Praworządność to nic innego jak przestrzeganie prawa. Teoria wyróżnia praworządność formalną i materialną. Pierwsza odnosi się do działania organów państwa na podstawie i zgodnie z przepisami prawa. Druga obejmuje ocenę działania tych organów pod kątem ich zgodności z zasadami ustroju państwa i przyjętymi wartościami.
Stan praworządności istnieje wówczas, gdy organy państwa naprawdę działają na podstawie i w granicach obowiązujących przepisów prawa.

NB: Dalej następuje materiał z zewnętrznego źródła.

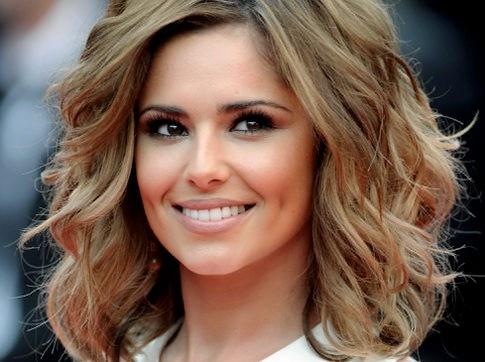 Love Cheryl Coles medium wavy hair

Z przykrością muszę stwierdzić, że wciąż pojawiają się przedstawiciele organów publicznych, którzy uważają, że nie muszą przestrzegać prawa. Z wielkim trudem przychodzi im stosowanie się do obowiązujących norm. Marzy im się monarchia absolutna. Oczywiście, z nimi w roli bezwzględnie panujących.
„Przed nikim nie odpowiadam”, chcieliby rzec, lecz nie mogą. Odpowiadają przed obywatelami, których prawo wyposażyło w instrumenty, chroniące przed samowolą organów publicznych. Są organy kontrolujące stosowanie prawa w sferze publicznej. Są organy powołane do walki z bezprawiem. Nie można ulec przeświadczeniu, że niepraworządni są bezkarni. Nie są. Z pewnością chcieliby być – ale nie, to nie ten ustrój. Żyjemy w demokratycznym państwie prawnym. Zaklinanie rzeczywistości nic nie da.